At Fiddlehead, we’ve found that a good Content Strategy starts with a Content Audit, then Strategy is built using pertinent data, and when approved, gives life to a handy, helpful Editorial Calendar—all organized here.
This Airtable is particularly useful for a mid-sized company with several products/topics, annual events, and a robust marketing and approval process in place—and one with the desire to stop reacting to content requests and start operating around a broader content strategy. (For more on this process, visit fiddleheadhq.com/blog/how-to-make-your-own-content-strategy-a-template-db4w7)
Our team Timeshare CMO likens this process to cleaning out your closet. It’s best to start with a Content Audit—the process of taking everything out of your closet and dumping it on the bed so you can see what you have. We use the first table in this base to pick through the piles, determining what’s worth keeping, what’s worth “mending” and reusing, and what can be thrown out.
In the Content Audit table, we’ve used labels to sort existing content by step in the funnel and by topic, which makes it easy to see where your content gaps are.

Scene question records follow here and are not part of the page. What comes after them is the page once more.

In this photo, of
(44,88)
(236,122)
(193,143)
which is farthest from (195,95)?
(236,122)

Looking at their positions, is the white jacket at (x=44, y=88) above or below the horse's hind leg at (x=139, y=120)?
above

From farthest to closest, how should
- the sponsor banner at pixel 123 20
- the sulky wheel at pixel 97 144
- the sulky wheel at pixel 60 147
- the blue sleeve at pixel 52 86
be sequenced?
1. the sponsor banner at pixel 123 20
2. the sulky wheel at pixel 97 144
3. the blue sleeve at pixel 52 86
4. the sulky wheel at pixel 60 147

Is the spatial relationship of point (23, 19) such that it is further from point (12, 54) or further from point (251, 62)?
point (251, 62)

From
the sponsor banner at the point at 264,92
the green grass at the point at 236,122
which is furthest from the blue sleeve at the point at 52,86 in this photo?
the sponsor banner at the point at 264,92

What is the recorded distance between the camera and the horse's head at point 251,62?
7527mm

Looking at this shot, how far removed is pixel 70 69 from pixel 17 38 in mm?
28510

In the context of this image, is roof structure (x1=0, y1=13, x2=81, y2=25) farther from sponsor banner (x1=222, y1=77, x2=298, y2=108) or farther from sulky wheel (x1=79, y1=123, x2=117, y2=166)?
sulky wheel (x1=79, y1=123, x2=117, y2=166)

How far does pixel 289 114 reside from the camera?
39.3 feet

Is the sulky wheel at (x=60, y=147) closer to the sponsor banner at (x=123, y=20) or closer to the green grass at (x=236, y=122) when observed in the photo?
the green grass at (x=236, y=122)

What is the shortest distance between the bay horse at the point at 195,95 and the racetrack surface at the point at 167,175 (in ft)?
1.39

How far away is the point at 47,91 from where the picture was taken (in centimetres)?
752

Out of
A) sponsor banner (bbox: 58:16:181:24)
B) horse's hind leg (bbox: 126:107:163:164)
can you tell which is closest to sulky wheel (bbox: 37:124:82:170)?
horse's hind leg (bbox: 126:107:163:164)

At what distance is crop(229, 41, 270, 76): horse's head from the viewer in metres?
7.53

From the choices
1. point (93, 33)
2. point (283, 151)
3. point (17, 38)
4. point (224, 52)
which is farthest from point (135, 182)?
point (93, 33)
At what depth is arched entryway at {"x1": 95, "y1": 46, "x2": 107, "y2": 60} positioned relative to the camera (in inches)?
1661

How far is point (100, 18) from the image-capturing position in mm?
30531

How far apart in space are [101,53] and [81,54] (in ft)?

The second step is the Content Strategy. Informed by extensive data (hopefully) and tough conversations with the client or key players (ideally), the content strategy is the view forward. Organized into buckets of content by theme, you can take a bird’s-eye view of the coming content year. Where do you need to add outreach? What steps in the sales process need attention? What content will support your product launch, annual event, or suite of offerings?
In the Content Strategy table, you’ll notice a column for marking a project’s level of difficulty and level of reward. Picture a matrix with four quadrants, representing whether something is high difficulty/high reward, low difficulty/high reward, etc. This forces a team to rank the efficacy of the tasks that eat up the most time. Anything high difficulty/low reward? You may want to consider scrapping it.
The third step is creating the Editorial Calendar. This is the meat of the process and the table you’ll visit nearly every day. Informed by the previous tab (Content Strategy), the Editorial Calendar breaks out the many content pieces and deliverables that it takes to make your organization go through the content year with confidence.
There are many ways to split this out and many ways different people will think about a year’s worth of content. Some people think month-by-month. Some people think in terms of sales opportunities. Some are focused on the promotion of a particular product or event. The beauty of Airtable is the ability to organize this cumbersome list of to-do’s in different ways for different uses or members of your team.
We especially love the month-by-month Kanban. It shows what’s due each month, ranked in order of the difficulty/reward rating we just described.
We’re passing along this skeleton Airtable in the hopes that it helps organizations who are going through this “closet-cleaning” process that is so worth it in the end. Thanks for reading, from your friends at Fiddlehead.